When deploying a data platform that utilises Data Factory or Synapse, one of the most important considerations that needs to be made is how will data be ingested into the platform? How can I get my data from my SQL server sat in my datacenter into Azure? Doing this manually wouldn't be very efficient, and depending on your requirements, this data may need to be ingested maybe every hour, or every day, or every week. It's important that this task is automated.
Thankfully, we have Integration Runtimes that help us with this, there are a few types of Integration Runtime or "IR"
IR type | Public Network Support | Private Link Support |
Azure | Data Flow Data movement Activity dispatch | Data Flow Data movement Activity dispatch |
Self-hosted | Data movement Activity dispatch | Data movement Activity dispatch |
Azure-SSIS | SSIS package execution | SSIS package execution |
But hang on, what is an Integration Runtime? The Microsoft Documentation will tell you this:
"An integration runtime (IR) is the compute infrastructure that Azure Data Factory and Synapse pipelines use to provide data-integration capabilities across different network environments.
A self-hosted integration runtime can run copy activities between a cloud data store and a data store in a private network. It also can dispatch transform activities against compute resources in an on-premises network or an Azure virtual network. The installation of a self-hosted integration runtime needs an on-premises machine or a virtual machine inside a private network."
The (very) simple way of looking at it is that an IR is piece of fully managed, serverless compute that lets Synapse or Data Factory interact/move data between cloud data sources in with a secure approach. A SHIR on the other hand, is compute that requires managing but allows you to bridge the gap between your Azure and on-premise environment. Now there's more nuance than that to it, you may need a SHIR to interact with IaaS cloud sources as well but let's look past that for the sake of simplicity at this time.
So when do I need a Self-Hosted Integration Runtime? The simple answer is, if you have data on-premise you're probably going to need a SHIR deployed either in Azure or on-premise (blog post coming on that soon).
Hopefully this all pretty simple to follow so far, IRs interact with (most) cloud resources, and SHIRs allow you to ingest on-premise data sources. To add some complexity into the mix, there are differences between what an ADF SHIR Supports and what a Synapse SHIR supports.
Management of a SHIR
A SHIR, if it's hosted on-premise or Azure, is still a Virtual Machine and as such requires management by organisations, patching, backups, DR. To name a few, fortunately these machines don't actually store any data so spinning up a new SHIR and connecting it to your workspace would be pretty easy in a DR scenario, but not ideal, so try and keep these backed-up at the very least. It can be a challenge while building a new fancy (mostly PaaS) modern data platform to turn around to a customer and tell them they need a Virtual Machine deployed, as quite simply, it's an additional VM to manage, or maybe even multiple VMs depending on your configuration.
Similarities
4 Node Limit
Both Synapse & ADF can only connect to 4 nodes per workspace. You can have multiple self-hosted integration runtimes on different machines that connect to the same on-premises data source. For example, if you have two self-hosted integration runtimes that serve two data factories, the same on-premises data source can be registered with both data factories.
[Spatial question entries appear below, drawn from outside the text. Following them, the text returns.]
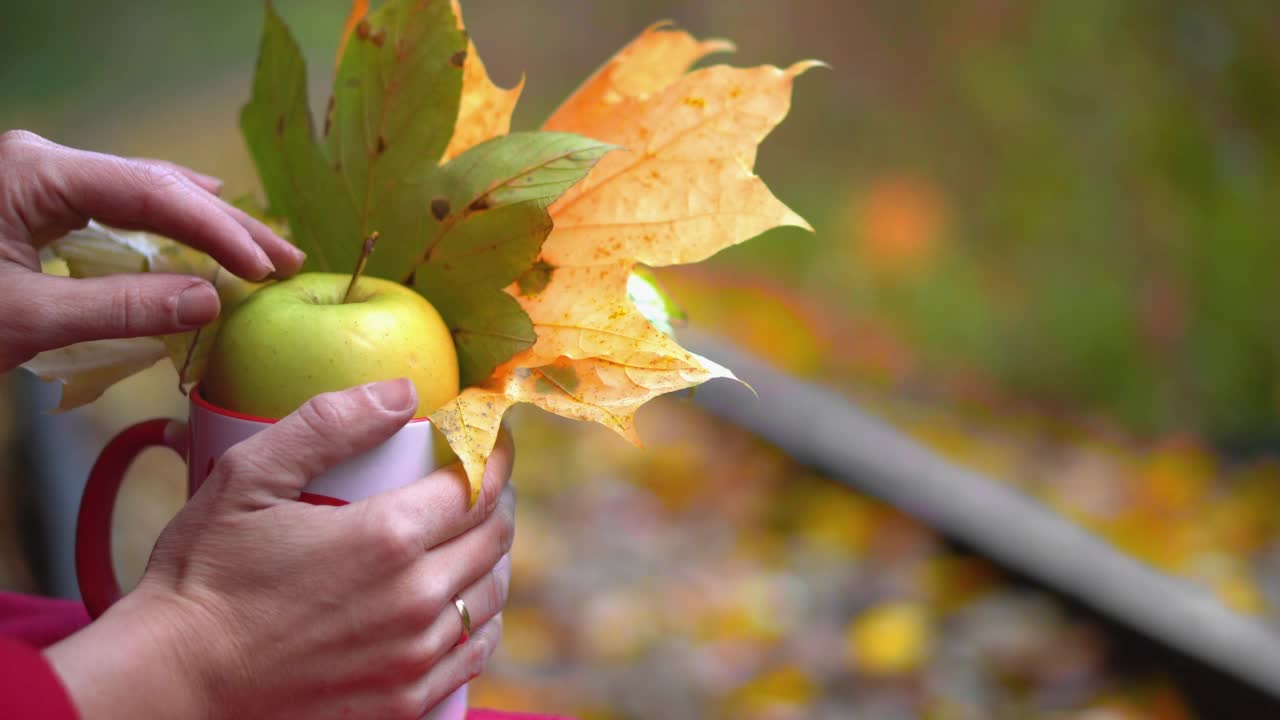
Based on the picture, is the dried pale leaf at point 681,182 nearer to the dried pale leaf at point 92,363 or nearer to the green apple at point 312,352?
the green apple at point 312,352

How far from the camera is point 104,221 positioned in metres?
0.74

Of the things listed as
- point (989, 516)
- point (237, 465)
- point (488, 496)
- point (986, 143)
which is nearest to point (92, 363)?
point (237, 465)

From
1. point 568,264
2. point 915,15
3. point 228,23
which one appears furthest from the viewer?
point 915,15

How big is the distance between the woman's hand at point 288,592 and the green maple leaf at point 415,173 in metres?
0.11

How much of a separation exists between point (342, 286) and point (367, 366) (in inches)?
3.9

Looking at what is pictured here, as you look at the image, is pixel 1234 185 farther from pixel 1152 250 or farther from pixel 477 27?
pixel 477 27

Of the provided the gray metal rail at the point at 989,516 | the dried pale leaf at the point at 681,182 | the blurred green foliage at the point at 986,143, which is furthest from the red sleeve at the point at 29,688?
the blurred green foliage at the point at 986,143

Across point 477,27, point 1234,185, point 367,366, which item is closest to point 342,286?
point 367,366

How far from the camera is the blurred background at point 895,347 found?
2059 millimetres

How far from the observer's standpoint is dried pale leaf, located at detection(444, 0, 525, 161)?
0.82 metres

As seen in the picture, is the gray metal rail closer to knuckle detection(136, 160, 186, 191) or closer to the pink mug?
the pink mug

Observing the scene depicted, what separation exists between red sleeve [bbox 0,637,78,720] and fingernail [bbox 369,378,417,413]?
231 mm

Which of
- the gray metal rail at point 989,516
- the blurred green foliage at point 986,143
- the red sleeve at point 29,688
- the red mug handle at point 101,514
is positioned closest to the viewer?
the red sleeve at point 29,688

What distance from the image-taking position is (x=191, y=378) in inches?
29.8
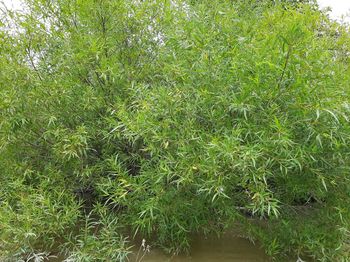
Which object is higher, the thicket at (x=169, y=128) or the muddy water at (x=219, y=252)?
the thicket at (x=169, y=128)

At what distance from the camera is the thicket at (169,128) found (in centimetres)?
217

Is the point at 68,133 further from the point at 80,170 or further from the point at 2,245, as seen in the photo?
the point at 2,245

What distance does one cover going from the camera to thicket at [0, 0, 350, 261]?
85.6 inches

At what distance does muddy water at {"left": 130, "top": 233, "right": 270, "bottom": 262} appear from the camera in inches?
120

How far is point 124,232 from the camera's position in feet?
10.6

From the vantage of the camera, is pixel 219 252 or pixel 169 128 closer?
pixel 169 128

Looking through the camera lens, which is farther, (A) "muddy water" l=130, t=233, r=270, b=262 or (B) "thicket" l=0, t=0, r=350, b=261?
(A) "muddy water" l=130, t=233, r=270, b=262

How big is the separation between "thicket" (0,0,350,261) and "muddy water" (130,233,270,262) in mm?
141

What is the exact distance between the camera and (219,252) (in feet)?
10.3

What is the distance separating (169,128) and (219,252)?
1.50 meters

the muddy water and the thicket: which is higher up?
the thicket

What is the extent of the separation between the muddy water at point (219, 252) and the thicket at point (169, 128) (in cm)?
14

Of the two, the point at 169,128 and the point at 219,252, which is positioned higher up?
the point at 169,128

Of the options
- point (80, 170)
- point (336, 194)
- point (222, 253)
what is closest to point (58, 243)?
point (80, 170)
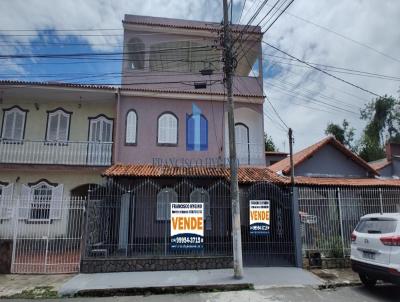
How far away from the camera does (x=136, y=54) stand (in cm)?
1612

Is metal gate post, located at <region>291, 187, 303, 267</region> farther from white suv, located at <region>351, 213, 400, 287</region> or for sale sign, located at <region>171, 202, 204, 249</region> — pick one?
for sale sign, located at <region>171, 202, 204, 249</region>

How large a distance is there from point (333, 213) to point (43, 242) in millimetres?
10749

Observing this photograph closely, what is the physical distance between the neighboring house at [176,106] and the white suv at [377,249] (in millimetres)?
7308

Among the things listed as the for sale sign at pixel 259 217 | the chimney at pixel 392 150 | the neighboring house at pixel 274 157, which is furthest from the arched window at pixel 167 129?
the chimney at pixel 392 150

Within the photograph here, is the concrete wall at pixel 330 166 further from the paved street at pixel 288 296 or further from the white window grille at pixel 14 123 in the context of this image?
the white window grille at pixel 14 123

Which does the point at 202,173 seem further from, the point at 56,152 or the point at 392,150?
the point at 392,150

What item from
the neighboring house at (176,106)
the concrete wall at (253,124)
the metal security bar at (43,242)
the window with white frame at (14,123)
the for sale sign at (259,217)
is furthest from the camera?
the concrete wall at (253,124)

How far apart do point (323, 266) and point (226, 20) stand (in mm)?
8402

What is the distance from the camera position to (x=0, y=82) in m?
13.9

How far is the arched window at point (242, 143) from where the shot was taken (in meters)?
15.0

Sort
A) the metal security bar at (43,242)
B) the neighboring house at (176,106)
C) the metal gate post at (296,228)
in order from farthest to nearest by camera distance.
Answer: the neighboring house at (176,106) < the metal gate post at (296,228) < the metal security bar at (43,242)

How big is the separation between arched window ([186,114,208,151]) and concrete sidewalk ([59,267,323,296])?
6.35 metres

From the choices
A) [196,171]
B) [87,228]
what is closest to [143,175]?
[196,171]

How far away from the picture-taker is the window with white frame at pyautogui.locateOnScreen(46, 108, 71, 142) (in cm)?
1506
Why would you ever need 4 nodes? High availability and/or scaling. Depending on the amount of data your ingesting and how frequently you're doing it, one SHIR node might not cut it. There are general guidelines on how & when to scale, alternatively you might be preforming large-scale data migration from an EDW (enterprise data warehouse) where this might be an immediate requirement.
To save costs, you also have the option to scale up by upgrading the SKU of your SHIR VM, just remember to increase the number of concurrent jobs that run on a node!
The scaling guidance can be found here: Copy activity performance and scalability guide - Azure Data Factory & Azure Synapse | Microsoft Learn
Supported data sources & formats.
Synapse & ADF share the data sources that can be supported as a source / sink. You can find the list documented here: Copy activity - Azure Data Factory & Azure Synapse | Microsoft Learn
Networking Requirements
The networking & firewall requirements are the same, with some external connections required for the SHIR to talk to some Azure Services and of course the SHIR needs to be able to communicate with your Data Source. Depending on where your SHIR is deployed, these rules may need configuring on your on-premise NVA or Azure Firewall, should you opt to deploy your SHIR into Azure and connect to your data source over S2S VPN / ExpressRoute. Firewall requirements can be found here: Security considerations - Azure Data Factory | Microsoft Learn
Differences
Shared SHIR
The biggest key differences between the way Synapse and ADF can interact with SHIRs is "Shared Self-Hosted Integration Runtime" to put it simply, multiple data factories can share a single SHIR, synapse however, does not support this. Why might this be useful? Lets say your IT Team uses a Data Factory and your BI Team uses a different one, they could be in different subscriptions for security reasons, or they could just be separated to keep things tidy. Deploying a SHIR for every team that requires a data factory could be costly, so ADF allows you to share a SHIR with some pretty basic Managed Identity configuration. The "primary" Data Factory displays the SHIR as "Shared" and the "secondary" data factory shows the SHIR as "Linked"
Shared SHIR
Linked SHIR
As well as the security benefits of sharing a SHIR between multiple ADF instances, there's also the cost saving element, allowing multiple teams to share the same underlying infrastructure, bottlenecks can also be avoided by the teams agreeing trigger times for copy activities.
There are some limitations that can be found here: Create a shared self-hosted integration runtime with PowerShell - Azure Data Factory | Microsoft Learn.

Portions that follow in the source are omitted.